Eu só choro quando estou tão triste que não consigo segurar. Quando o meu cachorrinho morreu eu chorei muito... e também quando vi um passarinho morto perto da árvore no quintal.  Eu gosto dos animais e de todos os tipos de bichinhos, fico muito triste quando acontece algo de ruim com eles. A mamãe e eu enterramos o passarinho perto das flores, ela disse que as estrelas o levaram para morar no céu, ao lado do vovô e do meu cachorro. Eu amo muito a mamãe, mas acho que deixo de amá-la um pouco quando ela fica bêbada e esquece de tomar os remédios, quando isso acontece ela grita e fala coisas feias para o papai, bate no meu irmão... ela bateu tanto nele quando eu achei aquele saquinho estranho debaixo da cama, eu não teria mostrado o saquinho para a mamãe se soubesse o que ela faria com o meu irmão. Ninguém me explicou o que tinha lá dentro.

— SARA, VÁ PARA O SEU QUARTO AGORA – o papai falou com a voz mais brava que eu já ouvi, soltou a mamãe e bateu a porta.

Antes de entrar no meu quarto eu ouvi o barulho de vidro quebrando, talvez o papai tivesse deixado a garrafa cair.

Eu estava deitada na minha cama contando as estrelinhas coladas no teto, já havia desmontado e montando o quebra-cabeça mais de mil vezes, tudo estava tão quieto, exceto pela minha barriga que roncava de fome.

Sentei na cama e esfreguei os olhos junto de um bocejo, coloquei os pés dentro da pantufa roxa que ganhei do papai. Eu gosto de roxo, é minha cor favorita... só não gosto do roxo que aparece no rosto da mamãe às vezes, da última vez ela disse que tinha caído na escada, mas eu acho que é mentira, porque não é normal um adulto cair tanto na escada.

Também gosto de azul, porque é a cor da borboleta do meu quebra-cabeça.

— Mamãe? – abri a porta do meu quarto... ela não respondeu.

Quando olhei para a janela do corredor não acreditei no que vi: uma borboleta azul. Fui até ela e estiquei a mão com cuidado.

— Ei, eu não vou te machucar – sussurrei.

Ela pousou no meu dedo por um instante, como se tivesse entendido o que eu havia dito, mas logo voou pela janela. Eu queria poder voar como ela.

Então um cheiro estranho chamou minha atenção, vinha do final do corredor, no quarto dos meus pais.

A porta estava entreaberta, eu abri devagar e o cheiro de ferro ficou mais forte. Tinha uma poça de sangue perto da cama, os lençóis brancos estavam vermelhos e o papai estava deitado, coberto de sangue. Eu estava muito assustada. Por que o papai não se mexe?

A mamãe estava ali parada de pé olhando para ele e de costas para mim, meu coração batia tão forte. Ela segurava firme uma faca com a mão direita.

Uma gota de sangue pingou da faca e se juntou à poça no chão;

Duas gotas... elas pareciam cair em câmera lenta. Tinha cacos de vidro pelo chão;

Três gotas... minha visão ficou embaçada e eu pensei que fosse desmaiar.

A porta rangeu e fez a mamãe olhar assustada para trás. Eu pisquei e pude enxergar bem novamente, senti um calafrio quando ela olhou para mim. Os olhos da mamãe estavam inchados e vermelhos, tinha um roxo perto da sua bochecha e um corte na testa, o sangue que escorria fazia um rastro até o seu queixo.
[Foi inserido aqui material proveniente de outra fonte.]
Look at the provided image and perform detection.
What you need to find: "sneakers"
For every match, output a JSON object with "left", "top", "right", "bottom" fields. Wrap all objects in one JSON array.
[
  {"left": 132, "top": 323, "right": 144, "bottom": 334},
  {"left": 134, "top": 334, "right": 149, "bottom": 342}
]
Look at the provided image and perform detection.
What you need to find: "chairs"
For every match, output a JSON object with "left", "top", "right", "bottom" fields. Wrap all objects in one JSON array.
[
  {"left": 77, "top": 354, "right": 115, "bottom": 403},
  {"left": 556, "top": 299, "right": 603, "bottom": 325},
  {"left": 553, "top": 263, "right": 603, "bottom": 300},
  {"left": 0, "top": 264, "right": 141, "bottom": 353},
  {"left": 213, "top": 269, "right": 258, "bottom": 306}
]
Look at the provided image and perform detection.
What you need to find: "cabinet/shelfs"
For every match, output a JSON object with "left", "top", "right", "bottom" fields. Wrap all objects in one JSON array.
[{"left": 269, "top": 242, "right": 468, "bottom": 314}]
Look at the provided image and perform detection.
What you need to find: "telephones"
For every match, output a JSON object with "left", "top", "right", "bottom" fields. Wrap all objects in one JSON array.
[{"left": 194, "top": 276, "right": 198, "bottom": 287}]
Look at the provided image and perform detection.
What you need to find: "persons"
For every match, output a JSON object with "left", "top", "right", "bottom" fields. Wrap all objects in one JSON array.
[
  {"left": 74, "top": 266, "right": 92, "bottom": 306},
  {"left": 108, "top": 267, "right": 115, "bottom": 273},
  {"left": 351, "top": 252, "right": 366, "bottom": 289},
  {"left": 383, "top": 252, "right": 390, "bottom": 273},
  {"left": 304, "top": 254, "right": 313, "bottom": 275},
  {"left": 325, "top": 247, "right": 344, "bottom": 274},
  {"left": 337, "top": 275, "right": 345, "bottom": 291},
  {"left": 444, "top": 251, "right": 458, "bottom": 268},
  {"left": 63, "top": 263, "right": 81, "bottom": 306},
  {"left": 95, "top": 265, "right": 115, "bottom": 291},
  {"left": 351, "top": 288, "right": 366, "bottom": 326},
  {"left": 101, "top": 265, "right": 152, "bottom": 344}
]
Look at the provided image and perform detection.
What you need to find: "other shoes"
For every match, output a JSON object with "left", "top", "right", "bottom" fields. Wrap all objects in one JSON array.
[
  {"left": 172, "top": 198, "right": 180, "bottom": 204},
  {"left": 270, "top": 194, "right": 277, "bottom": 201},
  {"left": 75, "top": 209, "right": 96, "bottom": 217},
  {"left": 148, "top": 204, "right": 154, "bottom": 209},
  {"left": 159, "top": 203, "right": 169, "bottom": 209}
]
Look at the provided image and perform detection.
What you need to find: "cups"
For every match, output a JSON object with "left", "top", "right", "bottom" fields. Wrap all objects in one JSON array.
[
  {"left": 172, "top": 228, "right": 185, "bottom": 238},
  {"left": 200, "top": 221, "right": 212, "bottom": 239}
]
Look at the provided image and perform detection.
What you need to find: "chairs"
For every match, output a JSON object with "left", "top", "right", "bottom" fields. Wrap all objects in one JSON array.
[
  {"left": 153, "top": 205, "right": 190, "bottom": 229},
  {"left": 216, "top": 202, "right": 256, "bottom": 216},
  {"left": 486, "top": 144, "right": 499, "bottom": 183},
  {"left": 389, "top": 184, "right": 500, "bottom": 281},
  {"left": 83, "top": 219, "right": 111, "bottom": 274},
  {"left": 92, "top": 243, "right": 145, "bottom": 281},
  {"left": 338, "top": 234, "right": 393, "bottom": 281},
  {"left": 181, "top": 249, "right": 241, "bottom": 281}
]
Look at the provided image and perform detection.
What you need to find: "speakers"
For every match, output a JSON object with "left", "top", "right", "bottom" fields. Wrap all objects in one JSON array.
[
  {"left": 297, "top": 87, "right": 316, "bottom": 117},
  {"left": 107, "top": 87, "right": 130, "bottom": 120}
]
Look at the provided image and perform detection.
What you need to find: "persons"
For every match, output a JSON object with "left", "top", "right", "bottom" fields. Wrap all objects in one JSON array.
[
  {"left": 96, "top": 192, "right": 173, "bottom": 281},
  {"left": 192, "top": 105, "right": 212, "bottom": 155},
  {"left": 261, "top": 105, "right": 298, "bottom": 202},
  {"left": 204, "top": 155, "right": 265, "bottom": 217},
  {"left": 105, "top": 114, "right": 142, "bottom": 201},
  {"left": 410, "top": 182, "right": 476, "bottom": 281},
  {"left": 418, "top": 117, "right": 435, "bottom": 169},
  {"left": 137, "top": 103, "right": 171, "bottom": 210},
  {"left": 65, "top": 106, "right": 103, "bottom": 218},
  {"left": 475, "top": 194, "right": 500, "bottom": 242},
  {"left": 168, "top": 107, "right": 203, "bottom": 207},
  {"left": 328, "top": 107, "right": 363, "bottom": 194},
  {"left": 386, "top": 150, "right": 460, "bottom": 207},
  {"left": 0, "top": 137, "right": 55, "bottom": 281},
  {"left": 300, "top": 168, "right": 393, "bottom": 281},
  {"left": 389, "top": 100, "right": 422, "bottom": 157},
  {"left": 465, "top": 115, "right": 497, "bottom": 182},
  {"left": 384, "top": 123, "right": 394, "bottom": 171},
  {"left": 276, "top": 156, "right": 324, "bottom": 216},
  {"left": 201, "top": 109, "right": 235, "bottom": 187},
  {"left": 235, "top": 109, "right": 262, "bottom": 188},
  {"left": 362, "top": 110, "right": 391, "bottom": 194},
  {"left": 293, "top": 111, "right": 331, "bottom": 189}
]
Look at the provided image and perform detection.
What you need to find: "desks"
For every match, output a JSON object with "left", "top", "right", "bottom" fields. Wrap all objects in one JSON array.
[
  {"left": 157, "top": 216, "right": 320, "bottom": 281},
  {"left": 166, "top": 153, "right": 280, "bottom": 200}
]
Eu senti tanto medo, medo da mamãe, aquela não podia ser a minha mãe. Era um monstro.

Devagar eu dei dois passos para trás, sem tirar os olhos do monstro que tinha machucado o papai. Ele tentou chegar perto de mim, mas eu fui mais rápida e corri com toda força.
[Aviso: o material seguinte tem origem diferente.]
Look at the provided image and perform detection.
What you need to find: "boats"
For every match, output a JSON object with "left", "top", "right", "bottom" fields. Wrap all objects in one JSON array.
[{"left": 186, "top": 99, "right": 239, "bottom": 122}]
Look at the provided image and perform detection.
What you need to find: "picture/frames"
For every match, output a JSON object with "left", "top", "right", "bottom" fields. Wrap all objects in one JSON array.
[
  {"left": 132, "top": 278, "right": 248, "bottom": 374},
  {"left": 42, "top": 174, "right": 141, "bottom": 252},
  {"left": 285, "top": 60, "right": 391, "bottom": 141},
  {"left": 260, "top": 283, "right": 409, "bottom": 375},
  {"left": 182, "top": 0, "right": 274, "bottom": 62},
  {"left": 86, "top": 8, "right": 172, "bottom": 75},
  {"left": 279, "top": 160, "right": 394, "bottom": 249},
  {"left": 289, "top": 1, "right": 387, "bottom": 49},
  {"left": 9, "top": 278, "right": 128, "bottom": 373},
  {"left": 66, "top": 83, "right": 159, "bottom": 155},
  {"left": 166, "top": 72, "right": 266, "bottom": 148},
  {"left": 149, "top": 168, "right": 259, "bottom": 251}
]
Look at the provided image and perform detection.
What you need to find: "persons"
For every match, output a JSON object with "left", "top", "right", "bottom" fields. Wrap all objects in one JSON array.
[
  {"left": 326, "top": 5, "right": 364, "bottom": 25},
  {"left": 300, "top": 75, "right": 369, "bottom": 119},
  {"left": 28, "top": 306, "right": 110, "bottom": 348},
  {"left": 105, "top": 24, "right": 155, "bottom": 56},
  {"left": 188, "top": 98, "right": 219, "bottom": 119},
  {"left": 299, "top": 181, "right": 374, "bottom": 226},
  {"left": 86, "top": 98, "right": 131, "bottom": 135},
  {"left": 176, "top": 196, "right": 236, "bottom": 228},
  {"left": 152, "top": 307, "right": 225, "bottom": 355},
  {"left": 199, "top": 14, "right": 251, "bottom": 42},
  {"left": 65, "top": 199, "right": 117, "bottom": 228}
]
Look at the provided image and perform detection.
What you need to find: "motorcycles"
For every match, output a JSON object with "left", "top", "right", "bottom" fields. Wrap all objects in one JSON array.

— Sara, por favor... – o monstro disse com a voz da mamãe enquanto corria atrás de mim.

Aquele corredor não era tão grande, mas ele parecia infinito. Eu não parava de correr e ele parecia ficar maior. As luzes piscaram e eu gritei, olhei para trás, o monstro estava perto e a faca dele brilhava toda vez que as luzes reapareciam. Olhei para frente e vi a borboleta azul, ela voava tão rápido quanto eu corria... Desejei poder voar.
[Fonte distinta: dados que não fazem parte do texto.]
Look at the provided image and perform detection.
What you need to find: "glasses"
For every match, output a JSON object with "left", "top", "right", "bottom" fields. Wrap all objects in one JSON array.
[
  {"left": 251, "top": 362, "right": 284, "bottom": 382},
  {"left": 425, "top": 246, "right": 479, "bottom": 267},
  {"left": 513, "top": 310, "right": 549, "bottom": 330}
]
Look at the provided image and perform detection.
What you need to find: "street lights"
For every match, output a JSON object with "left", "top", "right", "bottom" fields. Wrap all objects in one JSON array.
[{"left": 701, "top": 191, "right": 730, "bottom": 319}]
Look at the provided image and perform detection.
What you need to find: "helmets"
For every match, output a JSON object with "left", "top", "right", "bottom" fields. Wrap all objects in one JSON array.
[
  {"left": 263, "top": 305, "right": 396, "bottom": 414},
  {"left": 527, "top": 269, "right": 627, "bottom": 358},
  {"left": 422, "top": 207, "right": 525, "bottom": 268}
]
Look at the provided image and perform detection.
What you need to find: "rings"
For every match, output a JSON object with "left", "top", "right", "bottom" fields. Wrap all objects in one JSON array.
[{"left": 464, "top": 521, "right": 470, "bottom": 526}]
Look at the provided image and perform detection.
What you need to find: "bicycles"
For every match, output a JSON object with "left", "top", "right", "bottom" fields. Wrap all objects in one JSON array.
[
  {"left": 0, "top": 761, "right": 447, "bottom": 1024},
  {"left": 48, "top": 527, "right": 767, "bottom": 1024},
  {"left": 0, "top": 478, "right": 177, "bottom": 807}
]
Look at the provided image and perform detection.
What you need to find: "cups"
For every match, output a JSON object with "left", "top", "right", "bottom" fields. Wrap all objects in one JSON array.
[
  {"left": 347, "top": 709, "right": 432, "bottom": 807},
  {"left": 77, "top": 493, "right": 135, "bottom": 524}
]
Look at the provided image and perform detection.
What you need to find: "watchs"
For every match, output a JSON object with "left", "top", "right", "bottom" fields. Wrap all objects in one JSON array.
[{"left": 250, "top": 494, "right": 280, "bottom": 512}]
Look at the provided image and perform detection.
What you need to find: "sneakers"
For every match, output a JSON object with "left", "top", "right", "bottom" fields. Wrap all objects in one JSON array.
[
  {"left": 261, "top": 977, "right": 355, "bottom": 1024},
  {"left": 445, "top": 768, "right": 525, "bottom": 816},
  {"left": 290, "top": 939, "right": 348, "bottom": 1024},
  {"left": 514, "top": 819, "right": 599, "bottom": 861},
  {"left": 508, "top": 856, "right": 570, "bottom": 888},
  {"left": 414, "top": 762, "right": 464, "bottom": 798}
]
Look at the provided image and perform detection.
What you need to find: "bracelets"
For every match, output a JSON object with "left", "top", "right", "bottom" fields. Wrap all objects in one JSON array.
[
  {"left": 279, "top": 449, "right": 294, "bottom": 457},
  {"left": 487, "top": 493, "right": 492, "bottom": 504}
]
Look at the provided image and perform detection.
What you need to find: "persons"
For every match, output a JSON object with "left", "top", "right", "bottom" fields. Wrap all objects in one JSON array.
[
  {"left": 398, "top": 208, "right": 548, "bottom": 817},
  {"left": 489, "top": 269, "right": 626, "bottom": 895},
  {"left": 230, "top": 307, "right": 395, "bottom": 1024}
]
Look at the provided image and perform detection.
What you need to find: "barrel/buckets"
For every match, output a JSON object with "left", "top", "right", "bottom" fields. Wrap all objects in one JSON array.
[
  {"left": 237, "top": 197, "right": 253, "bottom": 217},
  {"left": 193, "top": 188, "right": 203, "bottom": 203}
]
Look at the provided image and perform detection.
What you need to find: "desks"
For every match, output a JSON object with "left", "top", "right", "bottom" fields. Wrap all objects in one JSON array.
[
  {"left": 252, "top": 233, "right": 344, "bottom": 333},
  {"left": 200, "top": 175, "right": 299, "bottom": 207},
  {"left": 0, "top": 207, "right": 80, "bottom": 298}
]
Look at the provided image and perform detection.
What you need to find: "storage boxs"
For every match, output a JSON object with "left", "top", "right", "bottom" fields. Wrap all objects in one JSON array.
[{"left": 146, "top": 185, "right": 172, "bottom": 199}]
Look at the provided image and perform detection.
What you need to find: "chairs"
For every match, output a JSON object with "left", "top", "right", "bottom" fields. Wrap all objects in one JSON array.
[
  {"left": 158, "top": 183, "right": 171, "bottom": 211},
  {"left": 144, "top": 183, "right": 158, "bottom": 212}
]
Minha visão voltou a falhar e gritei o mais alto que eu pude quando senti o monstro me pegar, mas os braços dele eram confortáveis como os da mamãe, ele me abraçou tão forte que eu nem pude me mover. Ele soluçava e eu senti suas lágrimas quentes pingando no meu ombro.

O monstro estava triste, muito triste.